**Objective:** Copy the records that follow exactly as written, but not their pictures.

**Listed entries:**

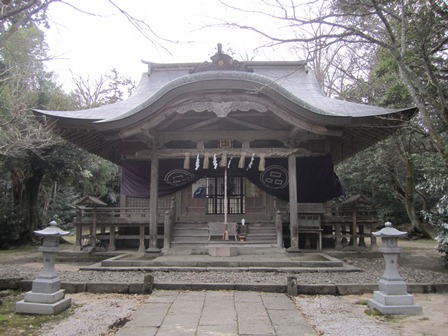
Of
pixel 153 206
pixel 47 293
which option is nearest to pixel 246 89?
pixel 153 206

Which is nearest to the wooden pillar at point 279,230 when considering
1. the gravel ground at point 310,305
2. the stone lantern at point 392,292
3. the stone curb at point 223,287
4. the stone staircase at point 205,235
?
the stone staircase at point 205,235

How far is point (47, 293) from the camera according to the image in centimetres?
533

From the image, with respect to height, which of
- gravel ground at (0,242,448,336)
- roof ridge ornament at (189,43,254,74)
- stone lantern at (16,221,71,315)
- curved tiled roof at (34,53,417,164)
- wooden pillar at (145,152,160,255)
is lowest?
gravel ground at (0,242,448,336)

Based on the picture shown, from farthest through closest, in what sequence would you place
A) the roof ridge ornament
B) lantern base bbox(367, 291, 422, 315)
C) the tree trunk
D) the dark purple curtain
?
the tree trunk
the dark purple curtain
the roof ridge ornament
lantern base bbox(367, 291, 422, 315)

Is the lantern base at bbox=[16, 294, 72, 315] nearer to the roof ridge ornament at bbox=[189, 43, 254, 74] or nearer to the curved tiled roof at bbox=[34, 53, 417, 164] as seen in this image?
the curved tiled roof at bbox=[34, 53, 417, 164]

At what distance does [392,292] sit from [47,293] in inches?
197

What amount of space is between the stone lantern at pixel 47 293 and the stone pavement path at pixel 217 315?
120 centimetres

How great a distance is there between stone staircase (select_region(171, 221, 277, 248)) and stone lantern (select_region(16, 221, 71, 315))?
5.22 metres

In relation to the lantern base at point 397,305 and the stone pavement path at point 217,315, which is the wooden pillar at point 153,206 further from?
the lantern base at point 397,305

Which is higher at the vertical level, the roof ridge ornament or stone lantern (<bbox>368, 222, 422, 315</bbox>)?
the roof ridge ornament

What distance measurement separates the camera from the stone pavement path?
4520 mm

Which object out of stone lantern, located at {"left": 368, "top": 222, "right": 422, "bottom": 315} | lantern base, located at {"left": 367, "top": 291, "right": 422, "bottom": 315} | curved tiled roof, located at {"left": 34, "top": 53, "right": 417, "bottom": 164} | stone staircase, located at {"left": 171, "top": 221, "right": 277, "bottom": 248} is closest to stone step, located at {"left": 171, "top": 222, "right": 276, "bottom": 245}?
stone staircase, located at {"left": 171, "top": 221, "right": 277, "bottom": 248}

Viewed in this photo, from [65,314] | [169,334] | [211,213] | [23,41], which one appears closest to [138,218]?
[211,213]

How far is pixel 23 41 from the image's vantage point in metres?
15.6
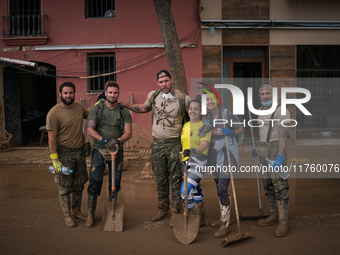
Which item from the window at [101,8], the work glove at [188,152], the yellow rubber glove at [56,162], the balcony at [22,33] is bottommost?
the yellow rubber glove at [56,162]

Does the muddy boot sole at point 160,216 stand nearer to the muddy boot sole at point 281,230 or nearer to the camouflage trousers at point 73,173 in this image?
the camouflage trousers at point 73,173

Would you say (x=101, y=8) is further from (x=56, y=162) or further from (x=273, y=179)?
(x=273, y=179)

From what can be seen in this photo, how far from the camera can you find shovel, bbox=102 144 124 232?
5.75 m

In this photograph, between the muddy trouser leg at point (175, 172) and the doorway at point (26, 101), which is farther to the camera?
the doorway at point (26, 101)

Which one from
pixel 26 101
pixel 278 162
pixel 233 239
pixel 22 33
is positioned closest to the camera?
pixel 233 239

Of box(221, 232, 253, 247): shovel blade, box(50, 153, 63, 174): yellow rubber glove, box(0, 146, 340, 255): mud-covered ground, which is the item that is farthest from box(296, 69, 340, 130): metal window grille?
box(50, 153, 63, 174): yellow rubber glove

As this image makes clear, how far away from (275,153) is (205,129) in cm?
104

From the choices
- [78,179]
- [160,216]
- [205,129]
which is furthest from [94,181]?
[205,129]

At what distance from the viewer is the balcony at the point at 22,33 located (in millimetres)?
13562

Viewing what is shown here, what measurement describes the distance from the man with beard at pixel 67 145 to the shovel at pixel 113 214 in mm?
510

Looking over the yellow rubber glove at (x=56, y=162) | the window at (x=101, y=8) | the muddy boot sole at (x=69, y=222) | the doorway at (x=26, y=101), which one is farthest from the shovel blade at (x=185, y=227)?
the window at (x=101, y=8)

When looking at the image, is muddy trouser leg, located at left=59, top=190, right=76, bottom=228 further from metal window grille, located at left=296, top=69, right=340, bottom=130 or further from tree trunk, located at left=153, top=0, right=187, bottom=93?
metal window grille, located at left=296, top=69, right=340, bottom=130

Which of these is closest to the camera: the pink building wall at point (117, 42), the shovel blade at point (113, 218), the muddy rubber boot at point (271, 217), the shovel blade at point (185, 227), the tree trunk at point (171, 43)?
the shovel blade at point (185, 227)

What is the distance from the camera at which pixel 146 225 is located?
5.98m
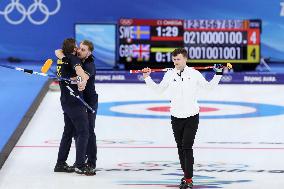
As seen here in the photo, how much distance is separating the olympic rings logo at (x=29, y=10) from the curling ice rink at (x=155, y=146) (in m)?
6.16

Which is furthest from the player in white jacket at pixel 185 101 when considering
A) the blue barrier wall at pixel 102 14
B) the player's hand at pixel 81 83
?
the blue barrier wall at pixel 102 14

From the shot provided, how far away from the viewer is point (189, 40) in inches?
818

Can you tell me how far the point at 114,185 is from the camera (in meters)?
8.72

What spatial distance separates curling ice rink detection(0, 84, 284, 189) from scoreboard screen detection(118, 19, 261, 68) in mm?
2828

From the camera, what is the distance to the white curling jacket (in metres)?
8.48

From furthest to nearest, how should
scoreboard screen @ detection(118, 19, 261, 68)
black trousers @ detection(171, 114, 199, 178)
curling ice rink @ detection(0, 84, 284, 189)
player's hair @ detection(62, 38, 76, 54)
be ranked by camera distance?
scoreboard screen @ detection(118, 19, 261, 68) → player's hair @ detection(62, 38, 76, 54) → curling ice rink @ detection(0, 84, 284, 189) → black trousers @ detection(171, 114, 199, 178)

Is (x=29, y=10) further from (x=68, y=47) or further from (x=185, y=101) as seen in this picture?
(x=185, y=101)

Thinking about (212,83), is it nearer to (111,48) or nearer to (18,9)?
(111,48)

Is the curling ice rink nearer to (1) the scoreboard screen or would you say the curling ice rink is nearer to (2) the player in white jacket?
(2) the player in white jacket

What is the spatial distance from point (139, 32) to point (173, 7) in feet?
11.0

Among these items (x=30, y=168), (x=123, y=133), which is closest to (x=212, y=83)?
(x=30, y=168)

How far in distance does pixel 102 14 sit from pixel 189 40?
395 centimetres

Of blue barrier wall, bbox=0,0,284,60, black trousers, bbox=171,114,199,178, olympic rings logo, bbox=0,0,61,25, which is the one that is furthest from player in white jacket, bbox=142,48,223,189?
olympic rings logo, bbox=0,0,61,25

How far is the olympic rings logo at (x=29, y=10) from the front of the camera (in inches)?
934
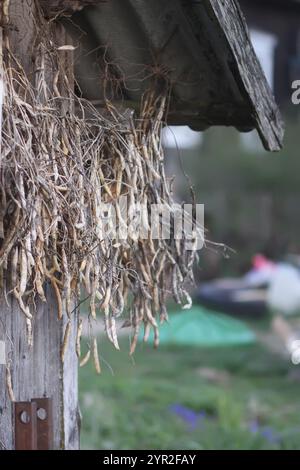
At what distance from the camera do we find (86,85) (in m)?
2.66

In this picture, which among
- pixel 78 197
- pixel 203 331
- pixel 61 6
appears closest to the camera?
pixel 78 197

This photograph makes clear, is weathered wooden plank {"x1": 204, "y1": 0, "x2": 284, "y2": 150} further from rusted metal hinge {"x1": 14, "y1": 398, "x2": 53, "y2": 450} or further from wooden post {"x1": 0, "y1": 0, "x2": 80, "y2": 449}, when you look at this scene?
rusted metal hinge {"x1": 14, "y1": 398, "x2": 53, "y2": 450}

**Task answer:**
Of
pixel 153 206
pixel 47 293
which option is nearest to pixel 246 89?
pixel 153 206

Which is nearest to the wooden pillar at point 279,230 when considering
1. the gravel ground at point 310,305
2. the stone lantern at point 392,292
3. the stone curb at point 223,287
4. the stone staircase at point 205,235
?
the stone staircase at point 205,235

How far is point (47, 293) from the camera according to the image in centimetres?
533

From the image, with respect to height, which of
- gravel ground at (0,242,448,336)
- roof ridge ornament at (189,43,254,74)
- stone lantern at (16,221,71,315)
- curved tiled roof at (34,53,417,164)
- wooden pillar at (145,152,160,255)
is lowest?
gravel ground at (0,242,448,336)

Based on the picture shown, from farthest through closest, in what sequence would you place
A) the roof ridge ornament
B) lantern base bbox(367, 291, 422, 315)
C) the tree trunk
D) the dark purple curtain
?
the tree trunk
the dark purple curtain
the roof ridge ornament
lantern base bbox(367, 291, 422, 315)

Is the lantern base at bbox=[16, 294, 72, 315] nearer to the roof ridge ornament at bbox=[189, 43, 254, 74] or nearer to the curved tiled roof at bbox=[34, 53, 417, 164] as seen in this image?
the curved tiled roof at bbox=[34, 53, 417, 164]

At what distance does [392,292] sit from [47,293] in inches?
197

What amount of space is between the stone lantern at pixel 47 293 and the stone pavement path at pixel 217 315?
120 centimetres

How great a distance is there between stone staircase (select_region(171, 221, 277, 248)) and stone lantern (select_region(16, 221, 71, 315))?
5.22 metres

In relation to the lantern base at point 397,305 and the stone pavement path at point 217,315, which is the wooden pillar at point 153,206 further from?
the lantern base at point 397,305

Which is higher at the vertical level, the roof ridge ornament or stone lantern (<bbox>368, 222, 422, 315</bbox>)?
the roof ridge ornament

What distance measurement separates the camera from the stone pavement path?
4520 mm

Which object out of stone lantern, located at {"left": 368, "top": 222, "right": 422, "bottom": 315} | lantern base, located at {"left": 367, "top": 291, "right": 422, "bottom": 315} | curved tiled roof, located at {"left": 34, "top": 53, "right": 417, "bottom": 164} | stone staircase, located at {"left": 171, "top": 221, "right": 277, "bottom": 248} is closest to stone step, located at {"left": 171, "top": 222, "right": 276, "bottom": 245}?
stone staircase, located at {"left": 171, "top": 221, "right": 277, "bottom": 248}

Viewed in this photo, from [65,314] | [169,334] | [211,213] | [23,41], which one appears closest to [138,218]?
[211,213]

How far is pixel 23 41 from the image's vantage point in metres?
15.6
Which item from the window at [101,8], the work glove at [188,152], the yellow rubber glove at [56,162], the balcony at [22,33] is bottommost?
the yellow rubber glove at [56,162]

Does the muddy boot sole at point 160,216 stand nearer to the muddy boot sole at point 281,230 or nearer to the camouflage trousers at point 73,173 in this image?
the camouflage trousers at point 73,173

Would you say (x=101, y=8) is further from (x=56, y=162) or further from (x=273, y=179)?
(x=273, y=179)

From what can be seen in this photo, how far from the camera can you find shovel, bbox=102 144 124 232?
5.75 m

In this photograph, between the muddy trouser leg at point (175, 172) and the doorway at point (26, 101), which is farther to the camera?
the doorway at point (26, 101)

Which one from
pixel 26 101
pixel 278 162
pixel 233 239
pixel 22 33
is positioned closest to the camera?
pixel 233 239

Of box(221, 232, 253, 247): shovel blade, box(50, 153, 63, 174): yellow rubber glove, box(0, 146, 340, 255): mud-covered ground, which is the item that is farthest from box(296, 69, 340, 130): metal window grille?
box(50, 153, 63, 174): yellow rubber glove

As this image makes clear, how far away from (275,153) is (205,129) in cm?
104

From the choices
- [78,179]
- [160,216]
- [205,129]
which is furthest from [94,181]?
[205,129]

At what distance from the viewer is the balcony at the point at 22,33 located (in millimetres)?
13562

Viewing what is shown here, what measurement describes the distance from the man with beard at pixel 67 145 to the shovel at pixel 113 214 in mm?
510

Looking over the yellow rubber glove at (x=56, y=162) | the window at (x=101, y=8) | the muddy boot sole at (x=69, y=222) | the doorway at (x=26, y=101), which one is farthest from the shovel blade at (x=185, y=227)?
the window at (x=101, y=8)

When looking at the image, is muddy trouser leg, located at left=59, top=190, right=76, bottom=228 further from metal window grille, located at left=296, top=69, right=340, bottom=130 or further from tree trunk, located at left=153, top=0, right=187, bottom=93?
metal window grille, located at left=296, top=69, right=340, bottom=130

Which of these is closest to the camera: the pink building wall at point (117, 42), the shovel blade at point (113, 218), the muddy rubber boot at point (271, 217), the shovel blade at point (185, 227), the tree trunk at point (171, 43)?
the shovel blade at point (185, 227)

What is the distance from the camera at which pixel 146 225 is located?
5.98m
As seen here in the photo, how much distance is separating the olympic rings logo at (x=29, y=10) from the curling ice rink at (x=155, y=146) (in m)?
6.16

Which is furthest from the player in white jacket at pixel 185 101 when considering
A) the blue barrier wall at pixel 102 14
B) the player's hand at pixel 81 83
?
the blue barrier wall at pixel 102 14

From the shot provided, how far away from the viewer is point (189, 40) in inches?
818

Can you tell me how far the point at 114,185 is from the camera (in meters)?
8.72

What spatial distance separates curling ice rink detection(0, 84, 284, 189) from scoreboard screen detection(118, 19, 261, 68) in mm?
2828

From the camera, what is the distance to the white curling jacket (in metres)?
8.48

From furthest to nearest, how should
scoreboard screen @ detection(118, 19, 261, 68)
black trousers @ detection(171, 114, 199, 178)
curling ice rink @ detection(0, 84, 284, 189)
player's hair @ detection(62, 38, 76, 54)
be ranked by camera distance?
scoreboard screen @ detection(118, 19, 261, 68) → player's hair @ detection(62, 38, 76, 54) → curling ice rink @ detection(0, 84, 284, 189) → black trousers @ detection(171, 114, 199, 178)

Is (x=29, y=10) further from (x=68, y=47) or further from (x=185, y=101) as seen in this picture?
(x=185, y=101)

Thinking about (212,83), is it nearer to (111,48) or nearer to (18,9)?
(111,48)

Is the curling ice rink nearer to (1) the scoreboard screen or would you say the curling ice rink is nearer to (2) the player in white jacket?
(2) the player in white jacket

What is the spatial distance from point (139, 32) to point (173, 7) in feet?
11.0

Among these items (x=30, y=168), (x=123, y=133), which is closest to (x=212, y=83)?
(x=30, y=168)

How far in distance does pixel 102 14 sit from pixel 189 40?
395 centimetres

Of blue barrier wall, bbox=0,0,284,60, black trousers, bbox=171,114,199,178, olympic rings logo, bbox=0,0,61,25, which is the one that is furthest from player in white jacket, bbox=142,48,223,189?
olympic rings logo, bbox=0,0,61,25

How far is the olympic rings logo at (x=29, y=10) from the front of the camera (in inches)?
934
At what distance from the camera do we find (86,85) (in m)?
2.66

In this picture, which among
- pixel 78 197
- pixel 203 331
- pixel 61 6
appears closest to the camera?
pixel 78 197

This photograph makes clear, is weathered wooden plank {"x1": 204, "y1": 0, "x2": 284, "y2": 150} further from rusted metal hinge {"x1": 14, "y1": 398, "x2": 53, "y2": 450} or further from wooden post {"x1": 0, "y1": 0, "x2": 80, "y2": 449}, when you look at this scene?
rusted metal hinge {"x1": 14, "y1": 398, "x2": 53, "y2": 450}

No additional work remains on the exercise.